The field of applications for diode laser bars is growing continuously. The reasons for this are the growing width of
available wavelengths and the increasing optical output power. In parallel to this the requirements for packaging for the
high power diode laser bars increase and are more manifold. Expansion matched, non corrosive, non erosive, low
thermal resistance and high thermal conductivity are some of the keywords for the packaging in the near future.
Depending on the thermal power density, two different types of heat sinks are used: active and passive. The active heat
sinks can further be subdivided in micro- or macro-channel heat sinks.
The development of macro-channel heat sinks was necessary because of the limited lifetime of the common micro-channel
heatsink. The bigger channels reduce especially erosion and corrosion effects. By taking the increasing
resonator length of the laser bars into account the cooling performance of the macro-channel heatsink will be sufficient
for many applications. In cases of high thermal power densities there are still no alternatives to micro-channel heat
sinks. New material combinations shall minimize the erosion and corrosion effects.

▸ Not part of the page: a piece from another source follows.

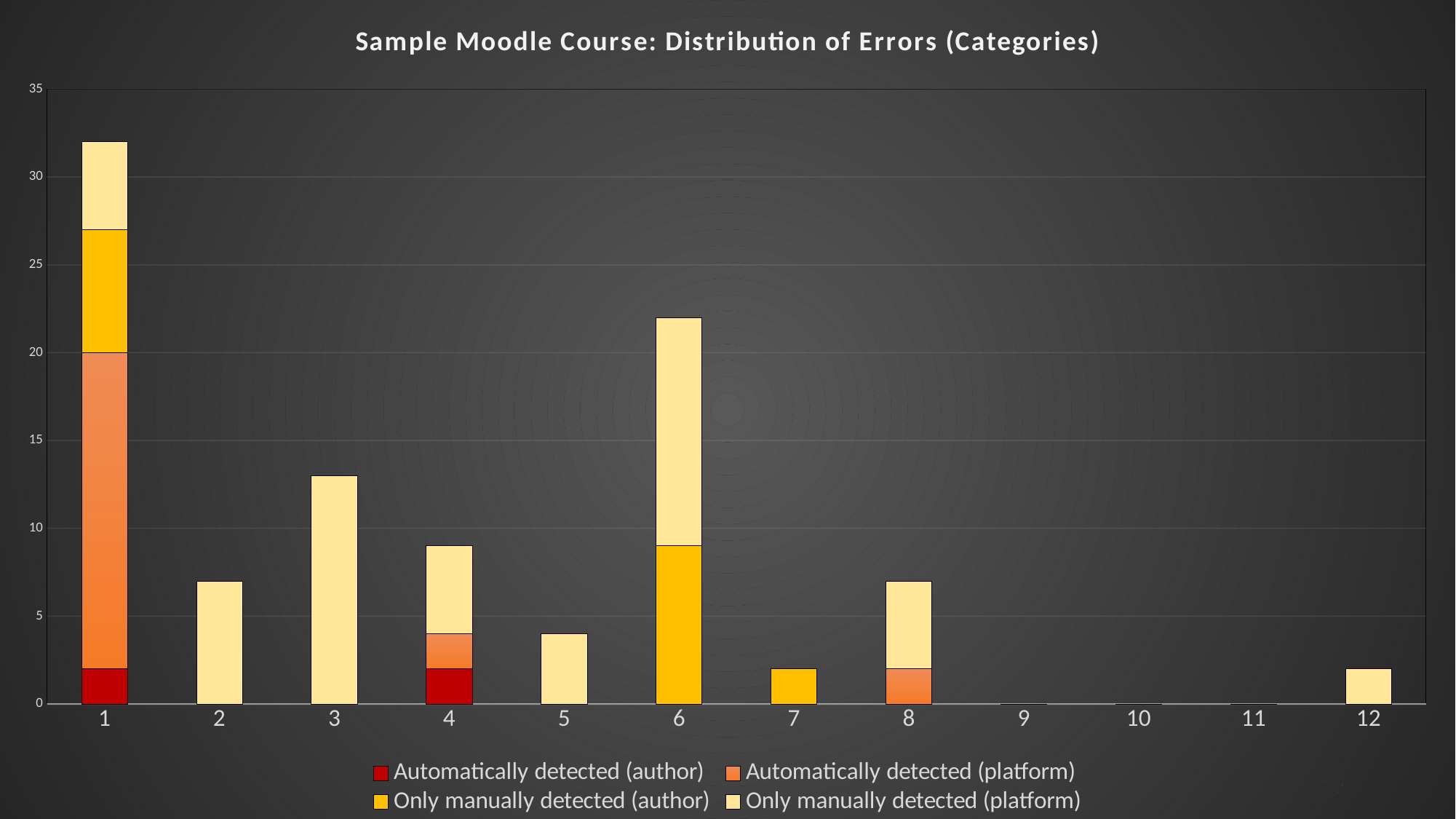
Is the total for category 3 greater or less than 15? less What is the title of the chart? Sample Moodle Course: Distribution of Errors (Categories) Which bar is taller, category 2 or category 4? category 4 Which category has the tallest bar? 1 Is the total for category 1 greater or less than 30? greater How many series does the legend list? 4 What kind of chart is shown on the slide? bar chart How many categories are shown on the x axis? 12 Is the total for category 5 greater or less than 5? less Which category has the second tallest bar? 6 Which bar is taller, category 3 or category 6? category 6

New raw materials such as diamond composite materials with a higher thermal conductivity than copper and matched
thermal expansion will find their working field at first in the passively cooling of laser bars. The next generation of
active heat sinks will also be partly made out of the high performance materials. The point of time for this improvement
depends on machining behavior, availability and price of the raw material.